The last reference to Sanjaya is in the Ashramavasika Parva of the Mahabharata. As I discuss in this answer, Dhritarashtra, Gandhari, Kunti, Vidura, and Sanjaya all left Hastinapura and went to Vyasa's Ashram to become Sanyasis. Vidura died there, and after that the rest of them decided to go to Gangadwara, which is modern-day Haridwar, and engage in Tapasya on the Ganga river. One day, there was a forest fire, which Dhritarashtra, Gandhari, and Kunti chose to be consumed by, since fire is a fitting death for a Sanyasi. But on Dhritarashtra's instruction Sanjaya escaped the fire, as described by Narada in this chapter of the Ashramavasika Parva of the Mahabharata:
The king, seeing the conflagration approach him from all sides, addressed the Suta Sanjaya, that foremost of skilful charioteers, saying,--'Go, O Sanjaya, to such a place where the fire may not burn thee.

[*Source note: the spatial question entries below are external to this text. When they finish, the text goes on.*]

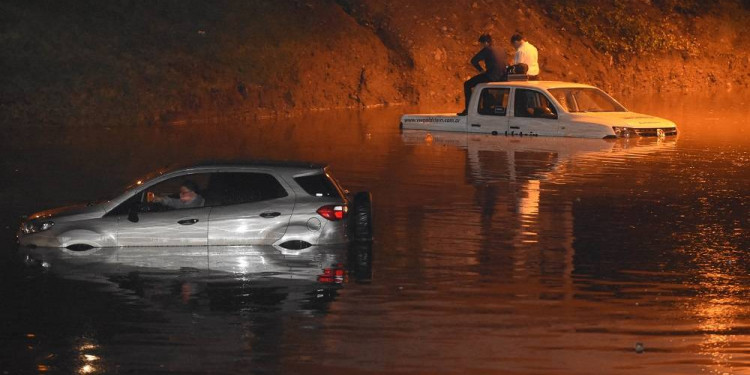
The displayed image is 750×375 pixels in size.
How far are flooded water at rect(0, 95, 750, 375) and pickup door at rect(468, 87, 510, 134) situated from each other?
16.8 ft

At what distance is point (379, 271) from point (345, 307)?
76.1 inches

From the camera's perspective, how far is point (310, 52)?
39.8 m

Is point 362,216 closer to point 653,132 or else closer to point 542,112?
point 542,112

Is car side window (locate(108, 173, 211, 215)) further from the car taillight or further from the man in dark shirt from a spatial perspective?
A: the man in dark shirt

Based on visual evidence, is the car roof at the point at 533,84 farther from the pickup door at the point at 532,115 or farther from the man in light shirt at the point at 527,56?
the man in light shirt at the point at 527,56

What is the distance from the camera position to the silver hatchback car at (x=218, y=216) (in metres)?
16.2

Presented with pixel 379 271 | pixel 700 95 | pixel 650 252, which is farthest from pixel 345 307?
pixel 700 95

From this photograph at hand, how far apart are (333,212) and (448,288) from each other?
259cm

As regards ourselves, we shall suffer our bodies to be destroyed by this fire and attain to the highest goal.' Unto him, Sanjaya, that foremost of speakers, said,--'O king, this death, brought on by a fire that is not sacred, will prove calamitous to thee. I do not, however, see any means by which thou canst escape from this conflagration. That which should next be done should be indicated by thee.'
Thus addressed by Sanjaya the king once more said,--'This death cannot be calamitous to us, for we have left our home of our own accord. Water, fire, wind, and abstention from food, (as means of death), are laudable for ascetics. Do thou, therefore, leave us, O Sanjaya, without any delay. Having said these words to Sanjaya, the king concentrated his mind. Facing the east, he sat down, with Gandhari and Kunti. Beholding him in that attitude, Sanjaya walked round him. Endued with intelligence, Sanjaya said,--'Do thou concentrate thy soul, O puissant one.' The son of a Rishi, and himself possessed of great wisdom, the king acted as he was told. Restraining all the senses, he remained like a post of wood. The highly blessed Gandhari, and thy mother Pritha too, remained in the same attitude. Then thy royal sire was overtaken by the forest-conflagration. Sanjaya, his minister, succeeded in escaping from that conflagration. I saw him on the banks of Ganga in the midst of ascetics. Endued with great energy and great intelligence, he bade them farewell and then started for the mountains of Himavat.
So the last bit of information we have about Sanjaya is that Narada saw him leaving Haridwar and heading for the Himalayas.